▸ **任务说明**:
在获取服务器分区占用最大文件的脚本中，-k 参数默认查找多大的文件？

获取服务器分区占用最大的文件

#!/usr/bin/python
#-*- coding: utf-8 -*-
import time
import re
import os
from os.path import join, getsize
from sys import stdout
import getopt,sys
#参数
def pygrep(argv):
   grep = ''
   sgrep = ''
   Disk_usage = ''
   The_number = ''
   Space_occupied_files = ''
   km = ''
   lv = ''
   try:
      opts, args = getopt.getopt(argv,"hg:e:d:t:o:k:l:",["grep=","egrep=","Disk_usage=","The_number=","Space_occupied_files=","km=","lv="])
   except getopt.GetoptError:
      print '''-g\t--grep 设置需要过滤掉的字符,默认不过滤
-e\t--egrep 自定义grep参数,默认为-Ev
-d\t--Disk_usage 设置空间百分比,默认80%
-t\t--The_number 设置显示的条数,all显示全部,默认10条
-o\t--Space_occupied_files 设置已占用空间的百分比显示,默认100%
-k\t--km 查找文件的大小,默认10M
-l\t--lv 指定磁盘,默认根据设置的空间百分比查找磁盘,当使用此参数则-d参数失效'''
       
      sys.exit(2)
   for opt, arg in opts:
      if opt == '-h':
          print '''-g\t--grep 设置需要过滤掉的字符,默认不过滤
-e\t--egrep 自定义grep参数,默认为-Ev
-d\t--Disk_usage 设置空间百分比,默认80%
-t\t--The_number 设置显示的条数,all显示全部,默认10条
-o\t--Space_occupied_files 设置已占用空间的百分比显示,默认100%
-k\t--km 查找文件的大小,默认10M
-l\t--lv 指定磁盘,默认根据设置的空间百分比查找磁盘,当使用此参数则-d参数失效'''
          sys.exit()
      elif opt in ("-g", "--grep"):
         grep = arg
      elif opt in ("-e", "--egrep"):
         sgrep = arg
      elif opt in ("-d", "--Disk_usage"):
         Disk_usage = arg
      elif opt in ("-t", "--The_number"):
         The_number = arg
      elif opt in ("-o", "--Space_occupied_files"):
         Space_occupied_files= arg
      elif opt in ("-k", "--km"):
         km=arg
      elif opt in ("-l", "--lv"):
          lv=arg
   return grep,sgrep,Disk_usage,The_number,Space_occupied_files,km,lv

#转换
def GBK(dir,rootdisk,The_number):
    tmp=[]
    num=0
    lnum=len(dir.split('\n'))
    if lnum == 1:
        num=1
        tmp.append(dir.split(' ')[1])

▸ **所给资料**:
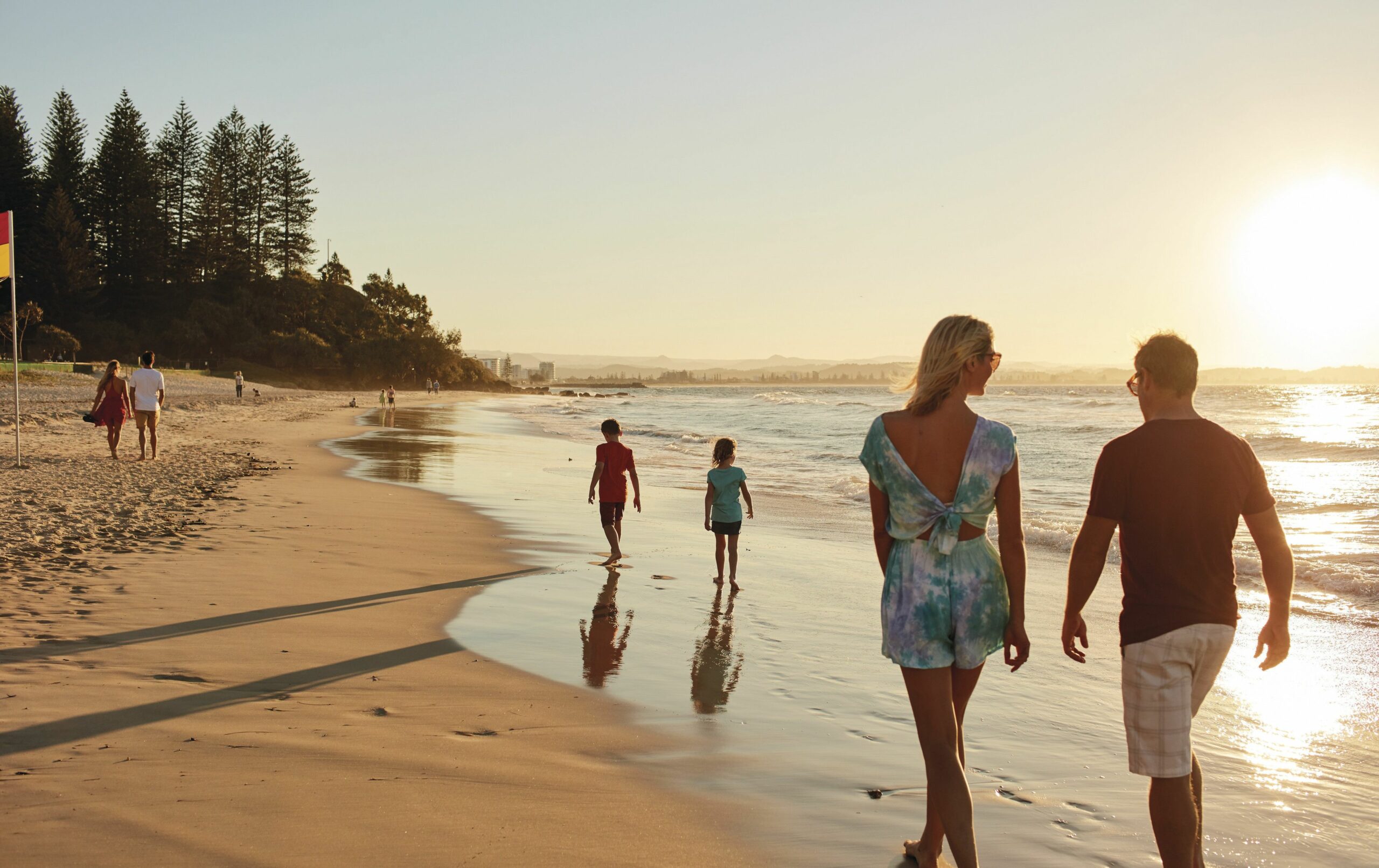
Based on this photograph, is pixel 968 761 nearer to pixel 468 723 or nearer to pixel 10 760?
pixel 468 723

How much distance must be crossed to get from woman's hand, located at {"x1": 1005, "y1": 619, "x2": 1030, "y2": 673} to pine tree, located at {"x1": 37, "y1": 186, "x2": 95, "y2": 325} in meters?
74.6

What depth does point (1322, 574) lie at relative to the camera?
870 cm

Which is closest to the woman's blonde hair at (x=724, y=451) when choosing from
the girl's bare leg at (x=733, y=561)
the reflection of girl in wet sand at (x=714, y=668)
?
the girl's bare leg at (x=733, y=561)

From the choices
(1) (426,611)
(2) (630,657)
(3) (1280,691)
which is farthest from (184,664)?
(3) (1280,691)

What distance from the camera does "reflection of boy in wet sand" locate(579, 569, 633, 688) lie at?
5164 mm

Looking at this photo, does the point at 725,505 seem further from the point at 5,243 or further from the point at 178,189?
the point at 178,189

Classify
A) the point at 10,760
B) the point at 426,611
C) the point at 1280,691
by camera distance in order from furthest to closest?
1. the point at 426,611
2. the point at 1280,691
3. the point at 10,760

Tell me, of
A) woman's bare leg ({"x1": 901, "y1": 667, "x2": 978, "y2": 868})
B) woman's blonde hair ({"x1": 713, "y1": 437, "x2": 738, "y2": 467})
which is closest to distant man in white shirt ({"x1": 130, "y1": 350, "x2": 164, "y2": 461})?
woman's blonde hair ({"x1": 713, "y1": 437, "x2": 738, "y2": 467})

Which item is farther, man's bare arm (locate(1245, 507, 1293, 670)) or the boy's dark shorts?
the boy's dark shorts

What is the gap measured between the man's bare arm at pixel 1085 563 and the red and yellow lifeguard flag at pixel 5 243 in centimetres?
1293

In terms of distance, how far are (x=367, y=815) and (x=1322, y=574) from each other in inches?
352

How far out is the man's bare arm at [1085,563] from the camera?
2.81 metres

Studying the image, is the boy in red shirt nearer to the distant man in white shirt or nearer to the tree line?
the distant man in white shirt

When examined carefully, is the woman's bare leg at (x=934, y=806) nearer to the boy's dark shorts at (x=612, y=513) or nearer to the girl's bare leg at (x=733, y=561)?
the girl's bare leg at (x=733, y=561)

▸ **正确答案**:
默认为 10M。